---------- TEXT FOR ANALYSIS ----------

National Wool Act Amendments
- Long title: An Act to amend the National Wool Act of 1954 to reduce the subsidies that wool and mohair producers receive for the 1994 and 1995 marketing years and to eliminate the wool and mohair programs for the 1996 and subsequent marketing years, and for other purposes.
- Nicknames: National Wool Act Amendments of 1993
- Enacted by: the 103rd United States Congress
- Effective: November 1, 1993

Citations
- Public law: 103-130
- Statutes at Large: 107 Stat. 1368

Codification
- Titles amended: 7 U.S.C.: Agriculture
- U.S.C. sections amended: 7 U.S.C. ch. 44 § 1781

Legislative history
- Introduced in the Senate as S. 1548 by Patrick Leahy (D–VT) on October 14, 1993; Committee consideration by Senate Agriculture, Nutrition, and Forestry; Passed the Senate on October 15, 1993 (passed voice vote); Passed the House on October 15, 1993 (passed unanimous consent); Signed into law by President William J. Clinton on November 1, 1993;

= Amendments to the National Wool Act =

The Amendments to the National Wool Act Pub. L. 103-130 (selected provisions), 107 Stat. 1368-1369 (1993), signed into law November 1, 1993, phased out wool and mohair price supports at the end of 1995.

---------- DATA EXCERPTS ----------

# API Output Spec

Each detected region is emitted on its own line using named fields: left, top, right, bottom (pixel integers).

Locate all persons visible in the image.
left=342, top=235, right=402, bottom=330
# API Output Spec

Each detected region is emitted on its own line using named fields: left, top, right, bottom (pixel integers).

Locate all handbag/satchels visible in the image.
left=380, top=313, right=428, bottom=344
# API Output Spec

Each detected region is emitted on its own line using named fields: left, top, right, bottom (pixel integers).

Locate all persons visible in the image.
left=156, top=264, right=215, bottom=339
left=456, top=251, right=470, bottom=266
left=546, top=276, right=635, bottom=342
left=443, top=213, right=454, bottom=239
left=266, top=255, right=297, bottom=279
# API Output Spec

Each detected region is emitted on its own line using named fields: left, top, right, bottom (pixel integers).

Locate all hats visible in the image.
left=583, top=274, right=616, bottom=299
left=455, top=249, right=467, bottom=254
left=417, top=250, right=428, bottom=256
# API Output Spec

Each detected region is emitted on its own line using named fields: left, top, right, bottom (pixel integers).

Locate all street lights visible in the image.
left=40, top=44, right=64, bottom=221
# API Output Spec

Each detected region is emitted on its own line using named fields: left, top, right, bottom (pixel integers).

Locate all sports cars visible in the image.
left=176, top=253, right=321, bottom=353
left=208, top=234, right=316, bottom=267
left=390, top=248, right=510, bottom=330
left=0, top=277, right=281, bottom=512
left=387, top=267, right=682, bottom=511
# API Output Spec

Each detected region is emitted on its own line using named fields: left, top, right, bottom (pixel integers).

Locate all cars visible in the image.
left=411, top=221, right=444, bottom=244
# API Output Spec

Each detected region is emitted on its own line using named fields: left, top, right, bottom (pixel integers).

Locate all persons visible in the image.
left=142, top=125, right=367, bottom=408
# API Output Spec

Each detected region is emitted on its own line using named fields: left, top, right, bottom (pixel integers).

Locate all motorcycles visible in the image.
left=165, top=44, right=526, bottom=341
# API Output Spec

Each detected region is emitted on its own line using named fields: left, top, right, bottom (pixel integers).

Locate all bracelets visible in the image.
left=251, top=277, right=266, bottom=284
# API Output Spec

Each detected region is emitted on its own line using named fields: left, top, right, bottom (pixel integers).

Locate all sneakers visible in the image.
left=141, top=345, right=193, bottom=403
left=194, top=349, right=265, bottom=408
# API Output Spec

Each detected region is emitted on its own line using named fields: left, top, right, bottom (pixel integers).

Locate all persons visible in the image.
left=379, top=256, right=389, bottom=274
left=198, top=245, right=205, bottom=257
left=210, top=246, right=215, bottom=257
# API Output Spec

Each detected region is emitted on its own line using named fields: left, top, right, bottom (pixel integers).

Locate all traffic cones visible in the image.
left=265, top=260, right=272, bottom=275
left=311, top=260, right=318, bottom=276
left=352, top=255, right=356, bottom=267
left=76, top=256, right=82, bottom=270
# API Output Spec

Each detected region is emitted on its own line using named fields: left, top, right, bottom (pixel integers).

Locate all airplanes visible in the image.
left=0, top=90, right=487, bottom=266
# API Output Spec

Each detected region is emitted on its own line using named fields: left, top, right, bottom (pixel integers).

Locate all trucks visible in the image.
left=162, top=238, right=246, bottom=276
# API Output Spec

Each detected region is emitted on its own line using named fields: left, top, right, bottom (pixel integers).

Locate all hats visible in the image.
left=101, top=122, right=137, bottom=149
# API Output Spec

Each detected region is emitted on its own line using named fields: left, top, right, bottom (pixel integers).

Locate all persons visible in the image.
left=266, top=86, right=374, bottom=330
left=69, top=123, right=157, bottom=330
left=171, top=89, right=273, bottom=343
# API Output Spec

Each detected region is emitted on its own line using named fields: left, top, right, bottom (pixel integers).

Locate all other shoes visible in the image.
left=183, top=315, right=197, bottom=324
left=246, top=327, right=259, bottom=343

----------

Reproduce the entire text on the National Wool Act amendments word for word, without any alteration. Rely solely on the text concerning the National Wool Act amendments; disregard the material.

National Wool Act Amendments
- Long title: An Act to amend the National Wool Act of 1954 to reduce the subsidies that wool and mohair producers receive for the 1994 and 1995 marketing years and to eliminate the wool and mohair programs for the 1996 and subsequent marketing years, and for other purposes.
- Nicknames: National Wool Act Amendments of 1993
- Enacted by: the 103rd United States Congress
- Effective: November 1, 1993

Citations
- Public law: 103-130
- Statutes at Large: 107 Stat. 1368

Codification
- Titles amended: 7 U.S.C.: Agriculture
- U.S.C. sections amended: 7 U.S.C. ch. 44 § 1781

Legislative history
- Introduced in the Senate as S. 1548 by Patrick Leahy (D–VT) on October 14, 1993; Committee consideration by Senate Agriculture, Nutrition, and Forestry; Passed the Senate on October 15, 1993 (passed voice vote); Passed the House on October 15, 1993 (passed unanimous consent); Signed into law by President William J. Clinton on November 1, 1993;

= Amendments to the National Wool Act =

The Amendments to the National Wool Act Pub. L. 103-130 (selected provisions), 107 Stat. 1368-1369 (1993), signed into law November 1, 1993, phased out wool and mohair price supports at the end of 1995.